Supporting medicine and its finest practitioners
The response to the Alexandria shooting reveals the kind of health care system we must build
Treating emergencies isn’t your insurance talking. It’s doctoring. It’s nursing. It’s medical technology. It’s your infected gallbladder reaching the point of bursting and the top surgeon who knows the laparoscope as well as anyone alive rushing in to do the late night procedure himself. You can’t prove that a junior attending wouldn’t do just as well, but you can feel it in your bones, in your belly, feel it where the wound is healing so well two days later as you gaze dumbstruck at the photo of the angry raw organ that was scope-sucked from your body.
The best of emergency health care is also what we saw represented on the television screen last week, as top doctors came forward at press conferences to describe their craft, their art, a reminder that the health insurance future we’ve all been debating lacks real flesh on its bones. Remember, an insurance company can’t manufacture or guarantee the professionalism or dedication or skill of one Dr.
Jack Sava, head of trauma at Medstar Washington, who directed the incredible lifesaving process for House Whip Steven Scalise. Mr. Scalise’s treatment involved the complex process of repairing damaged blood vessels and pelvic organs (such as bladder, bowel, kidney), torn asunder by the wide tracking fragments of a speeding bullet.
The pelvis is rich with blood supply, and the miracle medical crew managed to pour blood in faster than it was pouring out, no small feat while managing to preserve essential blood flow to the brain. There will be a long rehab process ahead with pain management and infection control (he will likely be at risk for wound, bowel and bladder infections as well as pneumonia) and more surgical repair. Top doctors and nurses will be needed throughout the healing process.
Unfortunately, no one-size-fits-all health insurance can guarantee that the best surgical and rehab teams will always be available in similar lower-profile cases at less prominent trauma centers.
And then there was the team of doctors at the University of Cincinnati Medical Center who received patient and victim Otto Warmbier from North Korea. The team was led by Dr. Daniel Kanter, medical director of the neuroscience intensive care unit. At a press conference last Thursday he revealed that poor Otto had suffered severe brain damage from apparent stoppage of breathing and cardiac arrest likely from something he’d been given rather than from head trauma and — according to neurological testing — certainly not from botulism as the North Koreans had claimed.
We learned all over again that your eyes can be open but you can still be unresponsive, and the longer this vegetative state persists the less likely you will ever awaken. Otto Warmbier sadly died this past week.
Like Dr. Sava, Dr. Kanter too led an impressive group of doctors who might have made a difference if they weren’t tragically reduced to an after-the-fact Sherlock Holmesian analysis.
In both cases, viewers could look to the screen and wonder “would I receive such top flight treatment if it were me? Would I be able to get in to see a doctor like this if I have a sudden emergency?”
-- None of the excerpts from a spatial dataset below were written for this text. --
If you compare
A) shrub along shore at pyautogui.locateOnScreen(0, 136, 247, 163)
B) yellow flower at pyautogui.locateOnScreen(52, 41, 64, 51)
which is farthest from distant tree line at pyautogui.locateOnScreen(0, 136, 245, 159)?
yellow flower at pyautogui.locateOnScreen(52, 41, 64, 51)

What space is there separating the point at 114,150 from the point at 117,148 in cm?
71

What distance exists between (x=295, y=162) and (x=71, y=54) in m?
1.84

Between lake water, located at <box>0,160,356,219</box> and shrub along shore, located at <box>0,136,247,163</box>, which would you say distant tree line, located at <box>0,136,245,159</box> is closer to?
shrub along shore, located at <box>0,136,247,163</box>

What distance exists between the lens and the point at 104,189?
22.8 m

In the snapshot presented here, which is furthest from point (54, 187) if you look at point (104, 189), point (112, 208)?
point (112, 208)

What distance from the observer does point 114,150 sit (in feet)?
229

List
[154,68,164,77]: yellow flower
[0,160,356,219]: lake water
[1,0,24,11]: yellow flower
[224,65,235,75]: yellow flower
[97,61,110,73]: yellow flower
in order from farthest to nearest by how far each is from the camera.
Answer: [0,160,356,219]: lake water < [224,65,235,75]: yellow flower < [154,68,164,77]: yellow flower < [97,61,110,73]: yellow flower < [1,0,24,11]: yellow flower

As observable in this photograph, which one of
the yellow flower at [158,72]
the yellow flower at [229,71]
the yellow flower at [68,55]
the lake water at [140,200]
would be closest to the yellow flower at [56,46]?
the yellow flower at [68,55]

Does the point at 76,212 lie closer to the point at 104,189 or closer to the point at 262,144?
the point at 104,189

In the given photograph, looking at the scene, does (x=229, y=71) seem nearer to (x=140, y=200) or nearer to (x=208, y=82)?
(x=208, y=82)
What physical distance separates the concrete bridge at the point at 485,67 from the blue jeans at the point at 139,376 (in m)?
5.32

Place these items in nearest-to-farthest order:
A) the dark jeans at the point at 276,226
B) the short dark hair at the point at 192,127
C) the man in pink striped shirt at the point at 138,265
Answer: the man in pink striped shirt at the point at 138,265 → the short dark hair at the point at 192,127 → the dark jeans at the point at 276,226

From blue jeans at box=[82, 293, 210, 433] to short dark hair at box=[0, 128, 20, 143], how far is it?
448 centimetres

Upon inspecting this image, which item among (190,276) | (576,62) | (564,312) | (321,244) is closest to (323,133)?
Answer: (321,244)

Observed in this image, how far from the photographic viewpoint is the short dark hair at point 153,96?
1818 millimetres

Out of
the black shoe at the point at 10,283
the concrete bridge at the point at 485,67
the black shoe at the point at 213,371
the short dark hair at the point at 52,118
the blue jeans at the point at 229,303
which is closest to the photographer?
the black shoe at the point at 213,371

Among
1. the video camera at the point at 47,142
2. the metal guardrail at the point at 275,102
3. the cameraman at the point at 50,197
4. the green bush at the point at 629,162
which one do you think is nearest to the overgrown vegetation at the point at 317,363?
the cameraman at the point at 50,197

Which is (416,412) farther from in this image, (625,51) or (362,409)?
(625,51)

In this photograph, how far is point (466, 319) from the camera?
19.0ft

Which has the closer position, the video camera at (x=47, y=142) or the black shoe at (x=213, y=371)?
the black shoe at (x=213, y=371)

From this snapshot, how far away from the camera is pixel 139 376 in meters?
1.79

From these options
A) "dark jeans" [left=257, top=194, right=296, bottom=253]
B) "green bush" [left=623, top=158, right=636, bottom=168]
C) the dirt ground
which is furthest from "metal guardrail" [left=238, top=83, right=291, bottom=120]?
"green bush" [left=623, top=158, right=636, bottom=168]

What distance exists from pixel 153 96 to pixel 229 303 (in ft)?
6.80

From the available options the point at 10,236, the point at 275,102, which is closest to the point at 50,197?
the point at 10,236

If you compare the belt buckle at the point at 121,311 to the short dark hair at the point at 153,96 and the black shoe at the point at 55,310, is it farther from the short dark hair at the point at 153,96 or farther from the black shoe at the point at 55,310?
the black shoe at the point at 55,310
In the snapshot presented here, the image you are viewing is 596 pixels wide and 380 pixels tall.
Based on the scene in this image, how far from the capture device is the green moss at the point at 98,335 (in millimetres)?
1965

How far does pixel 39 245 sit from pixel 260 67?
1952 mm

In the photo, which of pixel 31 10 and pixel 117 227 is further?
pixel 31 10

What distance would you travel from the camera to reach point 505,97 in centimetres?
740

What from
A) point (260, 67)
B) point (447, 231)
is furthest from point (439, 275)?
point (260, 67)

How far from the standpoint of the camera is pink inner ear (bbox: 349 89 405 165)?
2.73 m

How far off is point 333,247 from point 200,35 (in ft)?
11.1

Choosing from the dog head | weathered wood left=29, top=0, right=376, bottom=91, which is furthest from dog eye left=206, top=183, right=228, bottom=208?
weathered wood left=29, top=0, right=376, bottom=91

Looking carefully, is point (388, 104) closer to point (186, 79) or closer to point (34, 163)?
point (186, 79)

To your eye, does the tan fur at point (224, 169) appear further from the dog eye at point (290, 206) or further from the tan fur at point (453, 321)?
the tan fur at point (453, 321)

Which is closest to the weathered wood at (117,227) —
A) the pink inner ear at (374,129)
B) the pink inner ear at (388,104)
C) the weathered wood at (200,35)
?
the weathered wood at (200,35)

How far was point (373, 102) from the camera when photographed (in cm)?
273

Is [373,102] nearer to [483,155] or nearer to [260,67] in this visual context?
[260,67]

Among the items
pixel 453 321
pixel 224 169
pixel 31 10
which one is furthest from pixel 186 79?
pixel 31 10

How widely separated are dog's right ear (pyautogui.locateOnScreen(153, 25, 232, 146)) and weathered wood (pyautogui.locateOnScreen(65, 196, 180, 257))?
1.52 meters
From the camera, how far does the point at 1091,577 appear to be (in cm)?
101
The answer for the time being, more often than not, is still yes. But what of the future? “Will medical school be affordable and will reimbursements be sufficient to keep incredible doctors like this from quitting?” My patients are asking and I don’t have a clear answer. The heart of a healer collides with the limitations of an evolving or devolving management system.
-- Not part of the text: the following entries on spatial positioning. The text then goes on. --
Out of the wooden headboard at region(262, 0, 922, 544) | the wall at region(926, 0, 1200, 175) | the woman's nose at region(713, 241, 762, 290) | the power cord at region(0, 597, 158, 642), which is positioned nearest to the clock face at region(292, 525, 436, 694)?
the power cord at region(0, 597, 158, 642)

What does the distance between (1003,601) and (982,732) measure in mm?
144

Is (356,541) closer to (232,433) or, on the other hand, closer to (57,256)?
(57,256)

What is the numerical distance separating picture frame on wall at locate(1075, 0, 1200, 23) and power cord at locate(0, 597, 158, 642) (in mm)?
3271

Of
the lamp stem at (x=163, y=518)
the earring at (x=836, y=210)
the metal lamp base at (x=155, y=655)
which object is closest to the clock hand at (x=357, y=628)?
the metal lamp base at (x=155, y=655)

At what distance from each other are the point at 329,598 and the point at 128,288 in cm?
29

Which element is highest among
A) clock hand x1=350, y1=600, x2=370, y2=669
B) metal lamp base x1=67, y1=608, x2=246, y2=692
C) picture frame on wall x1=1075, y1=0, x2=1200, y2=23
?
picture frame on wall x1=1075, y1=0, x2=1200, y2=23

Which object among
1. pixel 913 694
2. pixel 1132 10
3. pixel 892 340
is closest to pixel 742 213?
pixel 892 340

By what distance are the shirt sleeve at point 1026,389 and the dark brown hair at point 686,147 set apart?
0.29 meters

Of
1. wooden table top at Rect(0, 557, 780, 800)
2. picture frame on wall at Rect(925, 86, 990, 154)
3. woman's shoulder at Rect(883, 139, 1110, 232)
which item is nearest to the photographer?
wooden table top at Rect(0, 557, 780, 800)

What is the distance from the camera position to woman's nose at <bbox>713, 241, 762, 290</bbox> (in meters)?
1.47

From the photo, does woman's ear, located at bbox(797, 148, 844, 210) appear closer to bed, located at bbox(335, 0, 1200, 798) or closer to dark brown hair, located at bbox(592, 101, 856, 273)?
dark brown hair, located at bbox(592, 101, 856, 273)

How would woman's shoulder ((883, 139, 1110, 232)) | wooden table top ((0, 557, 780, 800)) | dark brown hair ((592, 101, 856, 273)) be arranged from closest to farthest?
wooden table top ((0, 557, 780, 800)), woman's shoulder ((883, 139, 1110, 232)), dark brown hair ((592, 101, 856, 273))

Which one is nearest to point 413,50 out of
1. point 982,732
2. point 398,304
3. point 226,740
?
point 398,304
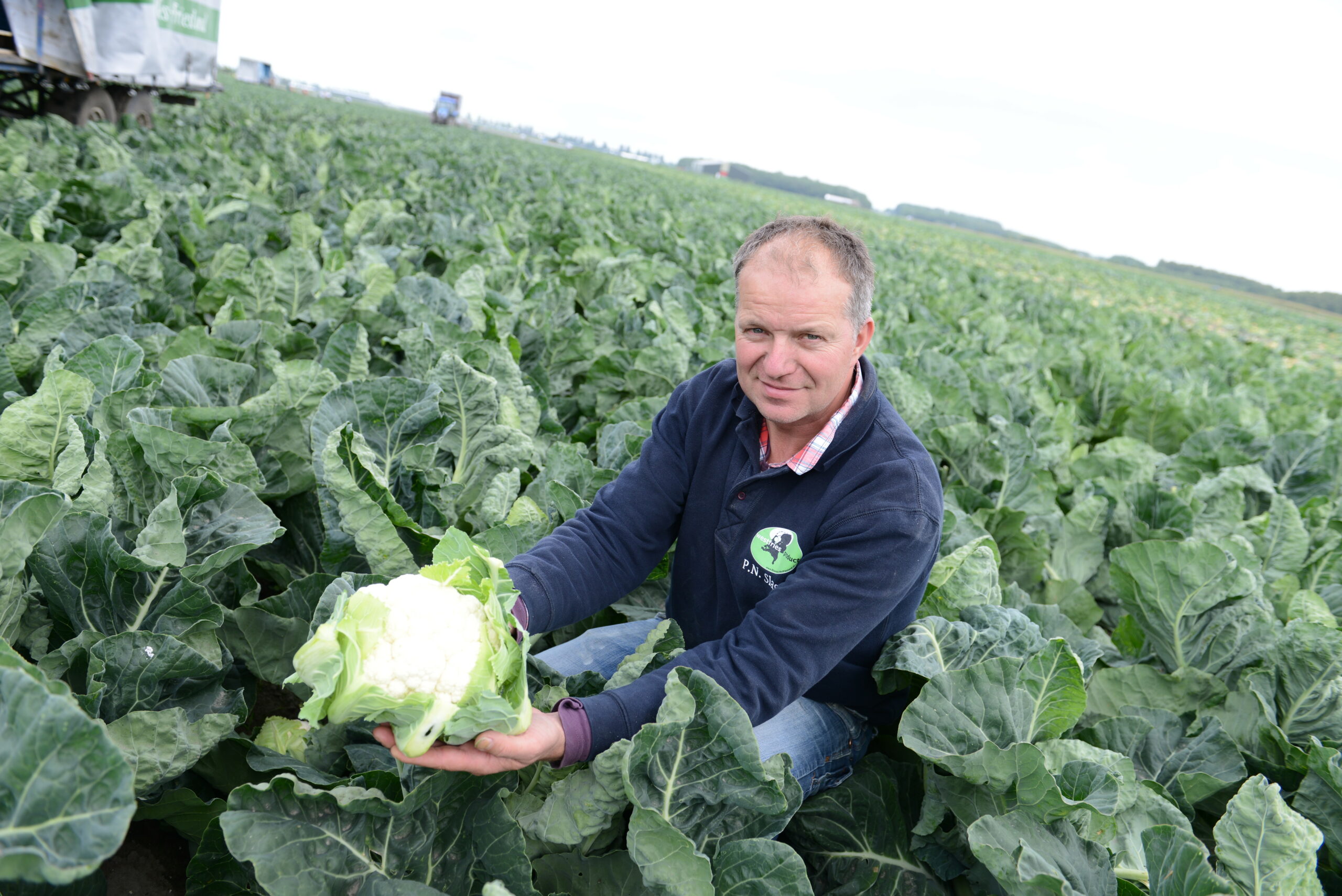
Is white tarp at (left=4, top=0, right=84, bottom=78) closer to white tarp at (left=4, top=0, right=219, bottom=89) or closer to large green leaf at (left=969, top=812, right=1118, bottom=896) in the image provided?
white tarp at (left=4, top=0, right=219, bottom=89)

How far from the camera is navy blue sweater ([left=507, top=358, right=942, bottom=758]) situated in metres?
1.91

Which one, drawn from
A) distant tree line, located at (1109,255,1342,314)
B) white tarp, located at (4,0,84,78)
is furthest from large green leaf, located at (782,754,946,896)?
distant tree line, located at (1109,255,1342,314)

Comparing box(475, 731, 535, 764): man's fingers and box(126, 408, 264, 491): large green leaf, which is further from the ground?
box(126, 408, 264, 491): large green leaf

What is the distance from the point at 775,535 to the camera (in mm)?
2168

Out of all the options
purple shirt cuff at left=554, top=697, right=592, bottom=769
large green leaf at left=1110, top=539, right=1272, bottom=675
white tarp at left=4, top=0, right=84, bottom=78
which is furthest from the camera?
white tarp at left=4, top=0, right=84, bottom=78

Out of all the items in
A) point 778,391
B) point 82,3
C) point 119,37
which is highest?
point 82,3

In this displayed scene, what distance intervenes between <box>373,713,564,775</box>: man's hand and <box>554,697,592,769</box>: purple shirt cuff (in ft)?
0.09

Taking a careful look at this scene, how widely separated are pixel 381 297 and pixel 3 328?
1.62m

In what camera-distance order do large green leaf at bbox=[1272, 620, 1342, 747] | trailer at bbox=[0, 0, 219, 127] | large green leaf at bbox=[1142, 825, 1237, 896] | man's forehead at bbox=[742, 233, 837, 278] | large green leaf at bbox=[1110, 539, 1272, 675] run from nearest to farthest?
large green leaf at bbox=[1142, 825, 1237, 896]
man's forehead at bbox=[742, 233, 837, 278]
large green leaf at bbox=[1272, 620, 1342, 747]
large green leaf at bbox=[1110, 539, 1272, 675]
trailer at bbox=[0, 0, 219, 127]

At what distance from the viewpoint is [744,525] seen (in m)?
2.24

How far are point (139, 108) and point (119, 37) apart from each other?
230 cm

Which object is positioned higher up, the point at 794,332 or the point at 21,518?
the point at 794,332

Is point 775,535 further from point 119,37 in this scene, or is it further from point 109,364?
point 119,37

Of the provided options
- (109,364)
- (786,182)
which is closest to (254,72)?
(786,182)
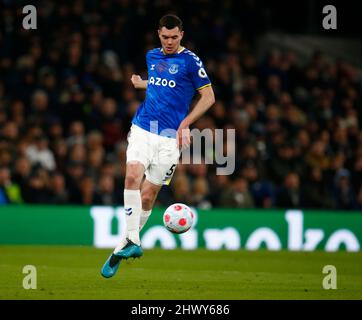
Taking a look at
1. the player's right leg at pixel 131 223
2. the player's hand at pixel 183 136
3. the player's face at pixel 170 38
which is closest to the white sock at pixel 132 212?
the player's right leg at pixel 131 223

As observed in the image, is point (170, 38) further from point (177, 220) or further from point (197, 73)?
point (177, 220)

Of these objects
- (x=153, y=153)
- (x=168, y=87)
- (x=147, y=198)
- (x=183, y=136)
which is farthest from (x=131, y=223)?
(x=168, y=87)

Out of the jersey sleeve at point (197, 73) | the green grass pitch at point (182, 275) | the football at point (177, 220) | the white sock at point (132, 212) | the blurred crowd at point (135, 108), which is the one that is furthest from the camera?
the blurred crowd at point (135, 108)

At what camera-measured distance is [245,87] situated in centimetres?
1967

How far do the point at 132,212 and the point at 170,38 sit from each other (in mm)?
1821

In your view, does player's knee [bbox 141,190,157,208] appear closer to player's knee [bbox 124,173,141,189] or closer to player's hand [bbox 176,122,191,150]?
player's knee [bbox 124,173,141,189]

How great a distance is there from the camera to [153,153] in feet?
31.5

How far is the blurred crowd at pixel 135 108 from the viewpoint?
16344 mm

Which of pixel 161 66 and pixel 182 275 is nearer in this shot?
pixel 161 66

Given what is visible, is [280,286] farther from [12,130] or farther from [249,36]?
[249,36]

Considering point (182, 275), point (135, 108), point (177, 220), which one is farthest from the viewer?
point (135, 108)

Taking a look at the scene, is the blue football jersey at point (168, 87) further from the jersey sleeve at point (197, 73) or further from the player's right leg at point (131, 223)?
the player's right leg at point (131, 223)

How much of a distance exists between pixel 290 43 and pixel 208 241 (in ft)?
27.5

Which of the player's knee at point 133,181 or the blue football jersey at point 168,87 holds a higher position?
the blue football jersey at point 168,87
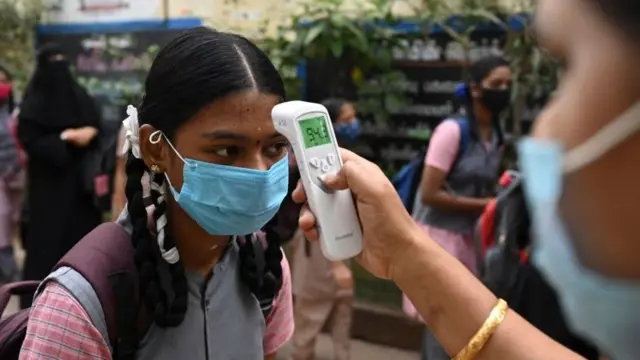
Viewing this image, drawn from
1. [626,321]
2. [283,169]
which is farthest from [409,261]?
[626,321]

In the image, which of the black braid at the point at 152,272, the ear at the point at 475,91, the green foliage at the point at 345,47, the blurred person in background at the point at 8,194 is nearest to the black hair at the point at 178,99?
the black braid at the point at 152,272

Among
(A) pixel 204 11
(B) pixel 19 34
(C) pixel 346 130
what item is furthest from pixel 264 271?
(B) pixel 19 34

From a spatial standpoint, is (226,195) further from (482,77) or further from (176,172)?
(482,77)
Many years ago I was hitchhiking through Europe and was picked up by a casually dressed agreeable man driving an old VW minivan. After much conversation he finally told me that he was a famous oncologist who was paid the equivalent of $60,000 a year (in the 1980s) to care for very sick patients. He openly admitted that the best thing about his job was the time off it afforded him to travel.
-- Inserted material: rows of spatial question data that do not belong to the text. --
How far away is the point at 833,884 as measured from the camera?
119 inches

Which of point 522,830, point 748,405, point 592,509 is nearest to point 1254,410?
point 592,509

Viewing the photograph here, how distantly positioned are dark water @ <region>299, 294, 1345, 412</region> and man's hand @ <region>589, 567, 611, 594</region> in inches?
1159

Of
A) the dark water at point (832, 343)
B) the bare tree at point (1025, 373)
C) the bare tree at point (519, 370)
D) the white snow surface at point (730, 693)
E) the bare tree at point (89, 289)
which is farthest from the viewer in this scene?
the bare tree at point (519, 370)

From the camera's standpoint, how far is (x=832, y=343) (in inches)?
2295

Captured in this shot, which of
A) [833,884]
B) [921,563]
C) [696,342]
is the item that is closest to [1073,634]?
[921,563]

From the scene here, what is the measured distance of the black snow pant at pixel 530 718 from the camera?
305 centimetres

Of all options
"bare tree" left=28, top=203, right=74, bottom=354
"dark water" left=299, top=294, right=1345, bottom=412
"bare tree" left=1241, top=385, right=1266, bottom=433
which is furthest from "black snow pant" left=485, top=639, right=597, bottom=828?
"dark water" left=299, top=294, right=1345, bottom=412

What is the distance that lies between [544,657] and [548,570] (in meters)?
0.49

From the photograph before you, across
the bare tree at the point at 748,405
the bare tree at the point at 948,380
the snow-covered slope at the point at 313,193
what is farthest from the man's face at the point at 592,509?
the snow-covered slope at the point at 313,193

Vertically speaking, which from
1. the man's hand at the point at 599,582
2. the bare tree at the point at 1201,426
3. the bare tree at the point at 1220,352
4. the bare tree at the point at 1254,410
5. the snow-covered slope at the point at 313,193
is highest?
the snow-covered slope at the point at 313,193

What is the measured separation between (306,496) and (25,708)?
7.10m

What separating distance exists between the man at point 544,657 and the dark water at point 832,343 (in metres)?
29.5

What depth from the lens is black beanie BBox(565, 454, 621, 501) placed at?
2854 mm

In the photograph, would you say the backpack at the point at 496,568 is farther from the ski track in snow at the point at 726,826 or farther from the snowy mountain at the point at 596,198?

We don’t need or shouldn’t want that sober reality here. Unfortunately, both the Affordable Care Act and its proposed replacement the American Health Care Act — in its current form — rely on an expanded insurance model which jeopardizes the role of doctors. We are already struggling with a growing doctor and nurse shortage, excess computer documentation and a rising fear of malpractice as we work to master the latest technology. The sad day may come in the near future when you look to the television screen and no longer find a consummate physician with the prowess of a Dr. Sava. We are building more “planes” without considering who is going to pilot them.